Bitter Rasputin2 ounces vodka
.75 ounces Campari
.5 ounces green Chartreuse
2 dashes orange bitters

Combine in a mixing glass with ice, stir with a hypnotic motion, and strain into a chilled glass.  Orange peel garnish optional.

No doubt about it, the Bitter Rasputin is strong. Vodka is a natural base for a Russian themed cocktail, da? As with other drinks such as my original Venetian Kiss, vodka pairs well with Campari. Combined with orange bitters, the Campari is what makes the cocktail bitter. Green Chartreuse, a key part of drinks such as the Bijou and the Last Word, injects a little liquid power and a hint of herbal sweetness. Mesmerizing as the Bitter Rasputin is, be careful.  You don't want to end up like Rasputin.

Ready for a possible cocktail epiphany? Once you taste it, you'll fall under the spell of the Bitter Rasputin.

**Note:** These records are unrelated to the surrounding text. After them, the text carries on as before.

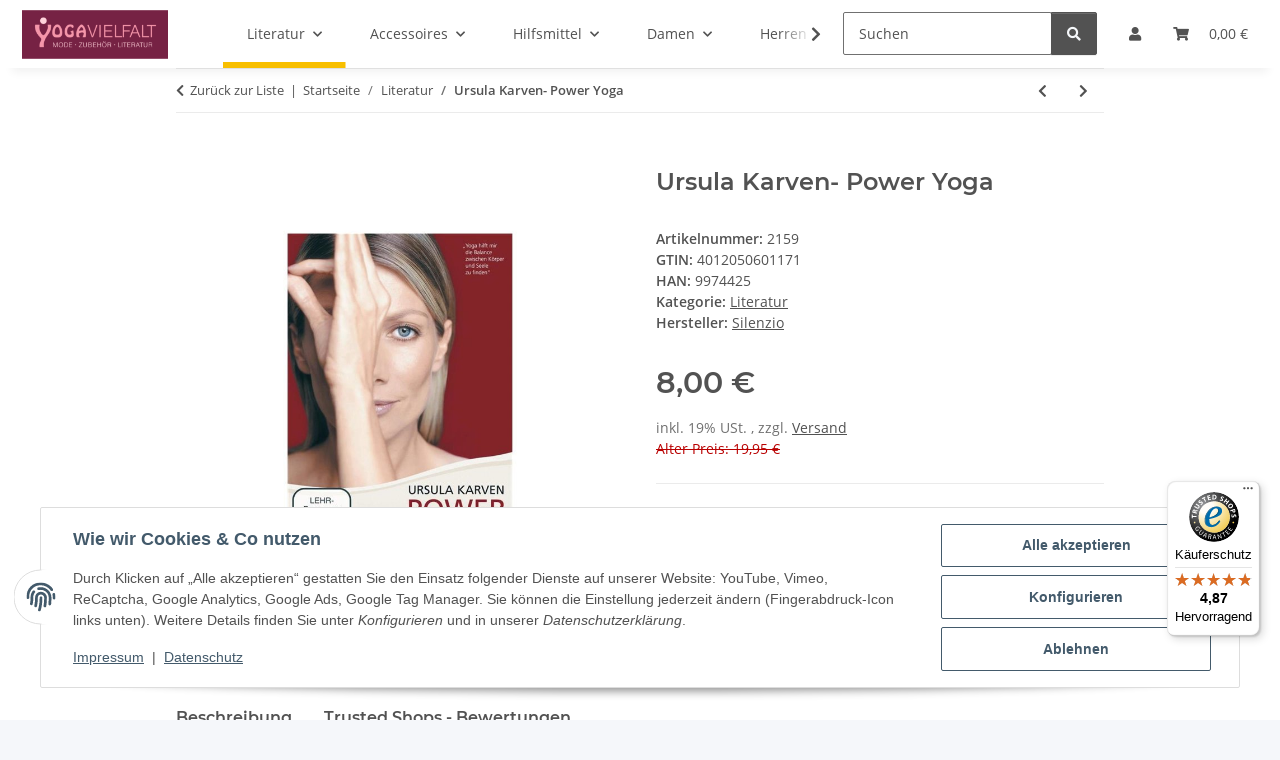

--- FILE ---
content_type: text/javascript
request_url: https://widgets.trustedshops.com/js/XFA76089FC36415631DE608FAD68BBE0E.js
body_size: 1412
content:
((e,t)=>{const a={shopInfo:{tsId:"XFA76089FC36415631DE608FAD68BBE0E",name:"yogavielfalt",url:"yogavielfalt.de",language:"de",targetMarket:"DEU",ratingVariant:"WIDGET",eTrustedIds:{accountId:"acc-baf1f929-8525-4f27-9d68-1e22cadc27ba",channelId:"chl-ea0cc178-ac64-40c4-a621-82e484d58ac2"},buyerProtection:{certificateType:"CLASSIC",certificateState:"PRODUCTION",mainProtectionCurrency:"EUR",classicProtectionAmount:100,maxProtectionDuration:30,plusProtectionAmount:2e4,basicProtectionAmount:100,firstCertified:"2023-05-11 09:06:01"},reviewSystem:{rating:{averageRating:4.87,averageRatingCount:54,overallRatingCount:118,distribution:{oneStar:1,twoStars:0,threeStars:1,fourStars:1,fiveStars:51}},reviews:[{average:5,buyerStatement:"Schnelle Bearbeitung und Lieferung ! \nSuper breit aufgestelltes Sortiment,‘wer hier nichts findet ….",rawChangeDate:"2025-12-11T23:01:04.000Z",changeDate:"11.12.2025",transactionDate:"4.12.2025"},{average:5,buyerStatement:"Schnelle Lieferung",rawChangeDate:"2025-12-10T06:05:35.000Z",changeDate:"10.12.2025",transactionDate:"26.11.2025"},{average:5,buyerStatement:"Das Produkt und das rasche Kümmern auf meine Nachfrage.",rawChangeDate:"2025-11-08T15:45:38.000Z",changeDate:"8.11.2025",transactionDate:"29.10.2025"}]},features:["SHOP_CONSUMER_MEMBERSHIP","GUARANTEE_RECOG_CLASSIC_INTEGRATION","MARS_REVIEWS","MARS_EVENTS","DISABLE_REVIEWREQUEST_SENDING","MARS_QUESTIONNAIRE","MARS_PUBLIC_QUESTIONNAIRE","REVIEWS_AUTO_COLLECTION"],consentManagementType:"OFF",urls:{profileUrl:"https://www.trustedshops.de/bewertung/info_XFA76089FC36415631DE608FAD68BBE0E.html",profileUrlLegalSection:"https://www.trustedshops.de/bewertung/info_XFA76089FC36415631DE608FAD68BBE0E.html#legal-info",reviewLegalUrl:"https://help.etrusted.com/hc/de/articles/23970864566162"},contractStartDate:"2023-04-24 00:00:00",shopkeeper:{name:"Yogavielfalt Inh. Dr. Bettina Bergander",street:"Klarastraße 60",country:"DE",city:"Essen",zip:"45130"},displayVariant:"full",variant:"full",twoLetterCountryCode:"DE"},"process.env":{STAGE:"prod"},externalConfig:{trustbadgeScriptUrl:"https://widgets.trustedshops.com/assets/trustbadge.js",cdnDomain:"widgets.trustedshops.com"},elementIdSuffix:"-98e3dadd90eb493088abdc5597a70810",buildTimestamp:"2026-01-30T05:40:58.147Z",buildStage:"prod"},r=a=>{const{trustbadgeScriptUrl:r}=a.externalConfig;let n=t.querySelector(`script[src="${r}"]`);n&&t.body.removeChild(n),n=t.createElement("script"),n.src=r,n.charset="utf-8",n.setAttribute("data-type","trustbadge-business-logic"),n.onerror=()=>{throw new Error(`The Trustbadge script could not be loaded from ${r}. Have you maybe selected an invalid TSID?`)},n.onload=()=>{e.trustbadge?.load(a)},t.body.appendChild(n)};"complete"===t.readyState?r(a):e.addEventListener("load",()=>{r(a)})})(window,document);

Dawn Of A New Day -- The Alba Dorata

Alba DorataSunrise speaks to a new day, a new beginning, a new opportunity. Translating as "golden sunrise" in Italian, the Alba Dorata evokes that potential in cocktail form. The Alba Dorata is a new creation from Christiano Luciano at the Bar Longhi in the Gritti Palace hotel in Venice. Ms. Cocktail Den and I had a wonderful experience staying at the Gritti Palace and meeting people there; our journey inspired the Venetian Kiss. So how do you make this liquid gold?

1.5 ounces cachaça
1.5 ounces ginger liqueur (ciao Barrow's Intense, see below)
Juice from 1/2 lime
.25 ounces super simple syrup

Combine in a shaker with ice, shake with the joy of discovering a new love, and strain into a chilled glass.  Lime peel or mint sprig garnish optional.

Alba Dorata 2
Gritti Palace, Venice (photo taken from across the Grand Canal).

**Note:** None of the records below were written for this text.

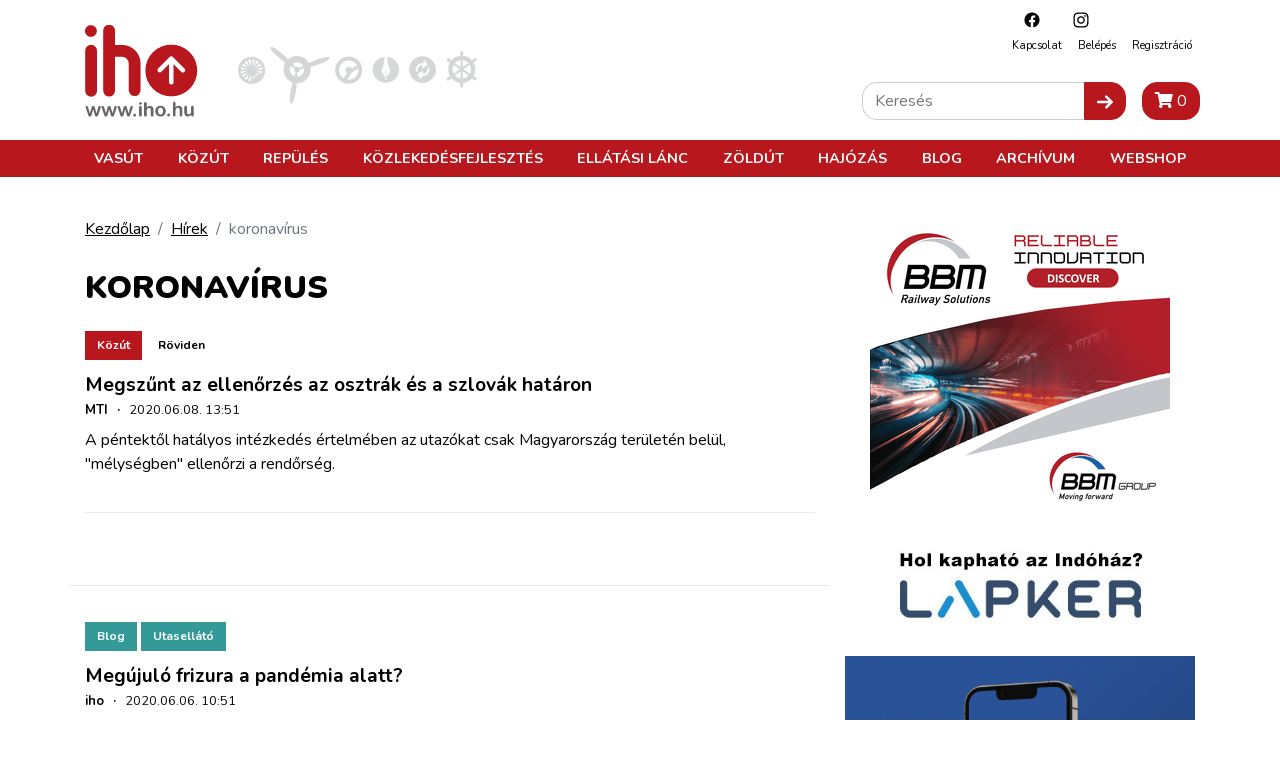

--- FILE ---
content_type: text/html; charset=utf-8
request_url: https://www.google.com/recaptcha/api2/aframe
body_size: 268
content:
<!DOCTYPE HTML><html><head><meta http-equiv="content-type" content="text/html; charset=UTF-8"></head><body><script nonce="UJFH6Vx0r7tKqp_mE6enGQ">/** Anti-fraud and anti-abuse applications only. See google.com/recaptcha */ try{var clients={'sodar':'https://pagead2.googlesyndication.com/pagead/sodar?'};window.addEventListener("message",function(a){try{if(a.source===window.parent){var b=JSON.parse(a.data);var c=clients[b['id']];if(c){var d=document.createElement('img');d.src=c+b['params']+'&rc='+(localStorage.getItem("rc::a")?sessionStorage.getItem("rc::b"):"");window.document.body.appendChild(d);sessionStorage.setItem("rc::e",parseInt(sessionStorage.getItem("rc::e")||0)+1);localStorage.setItem("rc::h",'1768794738541');}}}catch(b){}});window.parent.postMessage("_grecaptcha_ready", "*");}catch(b){}</script></body></html>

Cachaça is very similar to many rums, as it comes from fermented sugar cane juice. I'm a big fan of Barrows's Intense, and not just because I'm a small investor. It gives you a clean, strong, and unmistakably ginger taste. Courtesy of the cachaça and super simple syrup (Luciano calls for a few drops of it), the Alba Dorata is a little sweet at first, but then the ginger liqueur and lime juice kick in and give it a nice little afterburn. It's a lovely drink, particularly in warm weather. Luciano described the Alba Dorata as "expressing our wishes for a new beginning." Like Luciano, who created the Alba Dorata at home during the COVID-19 pandemic (which inspired my Flattening Curve), I hope the drink leads you to a new and promising chapter in your journey.

Join me and Signore Luciano, have an Alba Dorata, and declare bravo e cin cin!